Now the magic happens. The next time you go to a site where Dashlane has memorized your password, it will automatically fill it in for you. This is a time saver, and works about 95 percent of the time. When it doesn’t work, you have to open the Dashlane app to copy and paste your password into the website. It’s an annoyance but not a dealbreaker.
Dashlane can’t fill in the password to log in to your computer, or type in the PIN code on your phone. If you decide you don’t like it, you can export your password list to move it to another program – or even print out your list and live off that.
They’re getting easier and more helpful
People who’ve tried and given up on password managers often complain about the difficulty using them on their phones. But in recent months, they’ve made some big inroads for simplicity.
It used to be that every time you needed to log in to an app on your phone, you had to launch the password manager to manually copy and paste your username and password. But last year, Android O added the ability for third-party password managers to automatically fill those details. Last month Apple announced its iOS 12 will offer a similar capability, and Dashlane, LastPass and 1Password all showed me how it will work when it becomes widely available this fall. When you need to log in through an app or website, an auto-fill option from your chosen password manager will pop up right above the keyboard. You tap and go.

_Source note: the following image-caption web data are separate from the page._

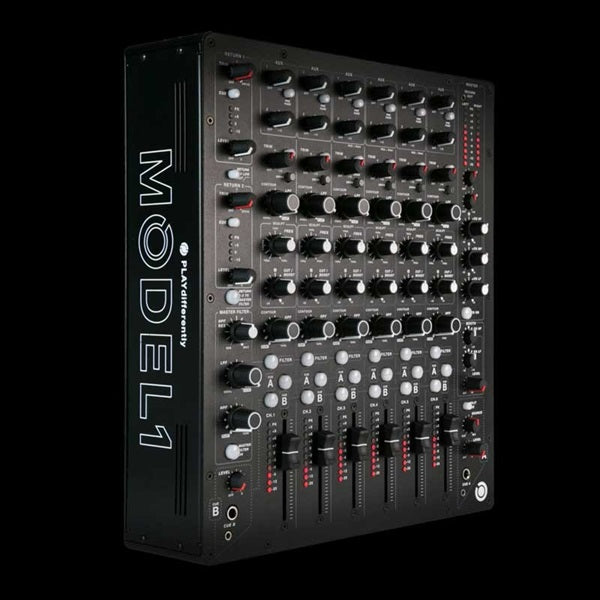 [Autumn_Super_Sale]_MODEL_1_[Free_Protective_Cover]_[6-Channel_Analog_Mixer]_01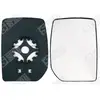 Image de Glace + Support Droit Spilu - 10982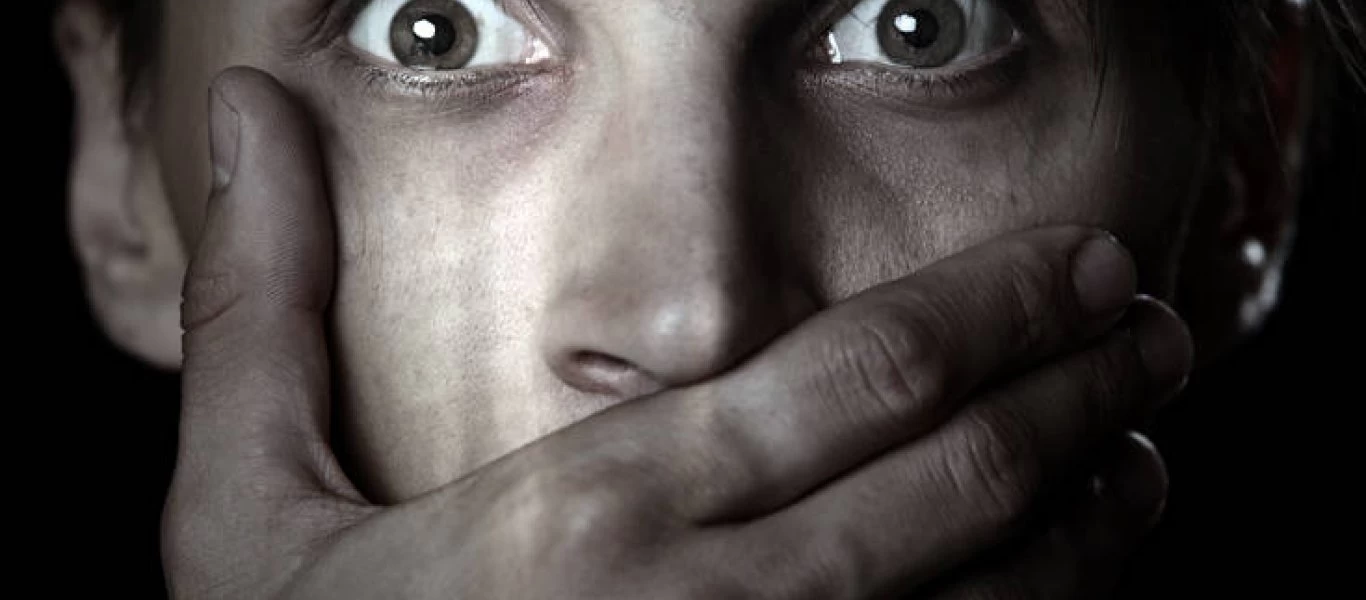 Κέρκυρα: Σύλληψη Αλβανού για απόπειρα κακοποίησης 19χρονης Ελληνίδας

Password managers can also make your life easier in a few other ways. All three of the ones I recommend can share passwords with other family members and co-workers who use the same program. Dashlane and LastPass also let you identify emergency contacts – people who, after a period of time you determine, will be able to access your passwords and other saved information. This can make accessing bank, email, social media and other personal information much less stressful after a death.

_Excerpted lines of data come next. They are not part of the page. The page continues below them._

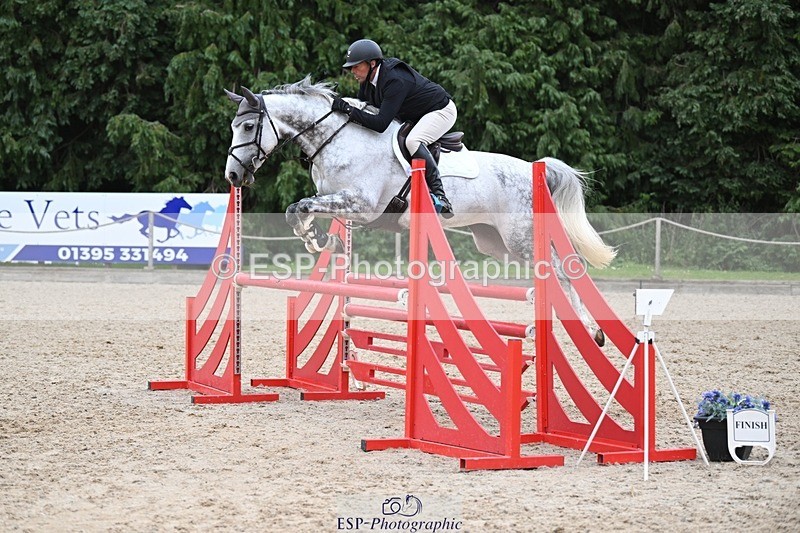 240704-181533-06726 - Cls 9 1.05m Amateur Qualifier and Open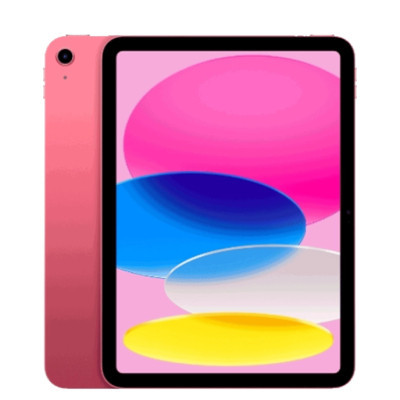 ipad-a16-11-inch-2025-wifi-256gb-cu-hong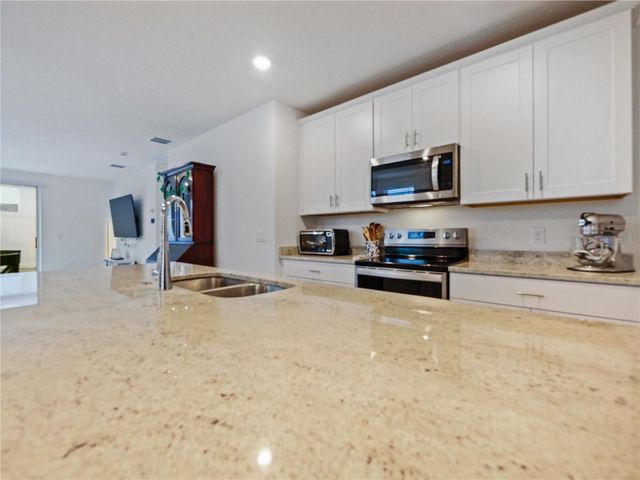 4847 RIGGING ST, Haines City, FL 33844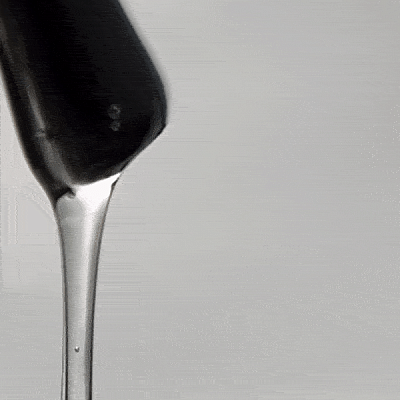 База для гель-лака Mystique Iron Base 30 мл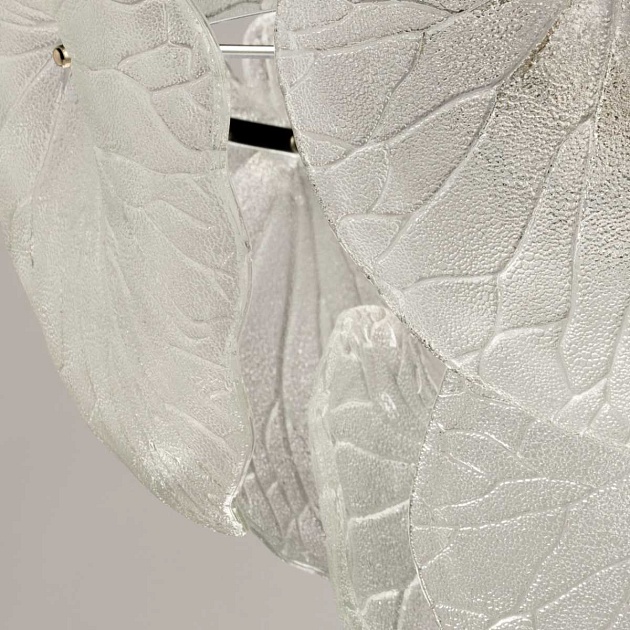 Люстра De City Бриз 230011005 Фото № 8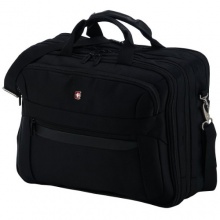 Wenger RV Businesstasche mit Laptopfach 17 Zoll Bild 1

Beyond just remembering passwords, these programs are also getting deeper into the business of keeping you safe. They’ll analyze your trove of passwords, give you a grade on their security, and politely prompt you to change reused or weak passwords or when sites report they’ve been hacked. 1Password recently began working with haveibeenpwned.com to even flag and stop you from using passwords that are known to have been compromised.
If getting a password manager inspires you to do even more about online security, there are further steps you can take. I also recommend turning on what’s called two-factor authentication everywhere it’s available – they will ask for an extra code when you log in, and flag if someone else is trying to get into your account. But if that’s not available on sites you use frequently, you should pat yourself on the back for at least getting your passwords shipshape. Now about cleaning out the garage . . .
Price: Free to use on one device; $3.33 per month, billed annually, to sync your data across multiple devices.
Likes: Simple, slick design. Offers live chat support Monday through Friday in addition to email support every day. Saves receipts for online purchases.
Dislikes: Most expensive option, and no discounted family plan.
Price: Free trial for 30 days; $3/month.
Likes: Strong reputation for security. Comes with pro-level controls, including the ability to sync passwords across devices without the cloud.
Dislikes: It’s more complicated. Security measures prevent auto-filling and auto-submitting passwords without an additional click. Cannot auto-change passwords.
Price: Free to use, including syncing; $2/month adds features including sharing passwords.
Likes: The best free option, covers most of what you need. Can store encrypted files in notes, such as PDFs.
Dislikes: Has encountered the most high-profile breaches and bugs, though it responded to them quickly.